- Obiettivo 1 -
Secondo l'estratto sul Bloody Mary, in quale hotel lavorava il barman che perfezionò il cocktail sul finire degli anni Trenta?
- Obiettivo 2 -
Indica se ciascuna affermazione concorda con l'estratto sul Bloody Mary e cita le parole del testo che lo stabiliscono: (a) la ricetta codificata dall'Iba prevede 9 cl di succo di pomodoro; (b) il sale di sedano è un normale sale da cucina; (c) il Bull Shoot è stato approvato dall'Iba.

- Estratto della pagina -
* * * *
La ricetta codificata
Nato mescolando in parti uguali succo di pomodoro e vodka, negli anni la ricetta si è raffinata e alleggerita di gradi. Quella attualmente codificata dall’Iba (l’Associazione internazionale dei bartender) prevede 4,5 cl di vodka, 9 cl di succo di pomodoro, 1,5 cl di succo di limone fresco, sale di sedano, pepe, gocce di Tabasco e Worcestershire Sauce a piacere. Si prepara direttamente nel bicchiere tumbler con ghiaccio e si guarnisce con una costa di sedano con le sue foglie e, volendo, una fettina di limone. Nota bene: il sale di sedano non è sale, ma sedano essiccato e macinato che conserva la naturale sapidità dell’ortaggio fresco. Si può acquistare nelle gastronomie più fornite o, naturalmente, sostituire con una presa di sale, magari in fiocchi, lasciati affiorare sulla superficie densa del pomodoro con un bell’effetto decorativo.


Una storia curiosa
È la tinta scarlatta ad aver ispirato il nome che, secondo la versione più accreditata, sembra rifarsi alla regina d’Inghilterra Maria Tudor, soprannominata “la sanguinaria” per la sua propensione a mandare a morte gli oppositori. Certo è che fu perfezionato, sul finire degli anni Trenta, dal barman dell’Hotel St. Regis di New York, e per un certo tempo fu chiamato Red Snapper, il nome che nel resto del mondo oggi identifica la versione con gin al posto della vodka. L’hotel, diventato una catena internazionale, è così legato a questo cocktail da aver creato una versione su misura per ogni location, ribattezzandola ad hoc. A Venezia il Santa Maria ha fra gli ingredienti il Verjus du Perigord, sorta di succo d’uva lievemente acidulo, a Firenze il Bloody Brunello aggiunge grappa di Brunello di Montalcino e una punta di miele, a Singapore il Chilli Padi Mary è profumato con citronella e zenzero, e così via.


Le varianti alcoliche
Nulla vieta di imitare la creatività dell’hotel St. Regis e creare Bloody Mary personalizzati. Un gioco che coinvolge sempre più spesso i bartender. Per cominciare, si può cambiare la base alcolica. Con il gin, come si è detto, ma anche con rum scuro (e diventa Bloody Pirate), sakè giapponese (Bloody Geisha), birra messicana (Michelada), tequila (Bloody Rita), whiskey o whisky, ovvero distillati americani o irlandesi, oppure scozzesi. E si può fare persino... senza pomodoro: con solo vodka e condimenti prende il nome di Bloodless Mary. Mentre il Bull Shoot sostituisce il succo con brodo di carne: decisamente curioso ma probabilmente intrigante, tanto da essere approvato dall’Iba.
* * * *
- Dati forniti -
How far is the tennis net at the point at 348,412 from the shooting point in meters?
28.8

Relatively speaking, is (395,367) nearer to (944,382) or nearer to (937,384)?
* * * *
- Risposta svolta 1 -
All'Hotel St. Regis di New York.

- Risposta svolta 2 -
(a) Sì: «9 cl di succo di pomodoro».
(b) No: «il sale di sedano non è sale, ma sedano essiccato e macinato».
(c) Sì: «tanto da essere approvato dall’Iba».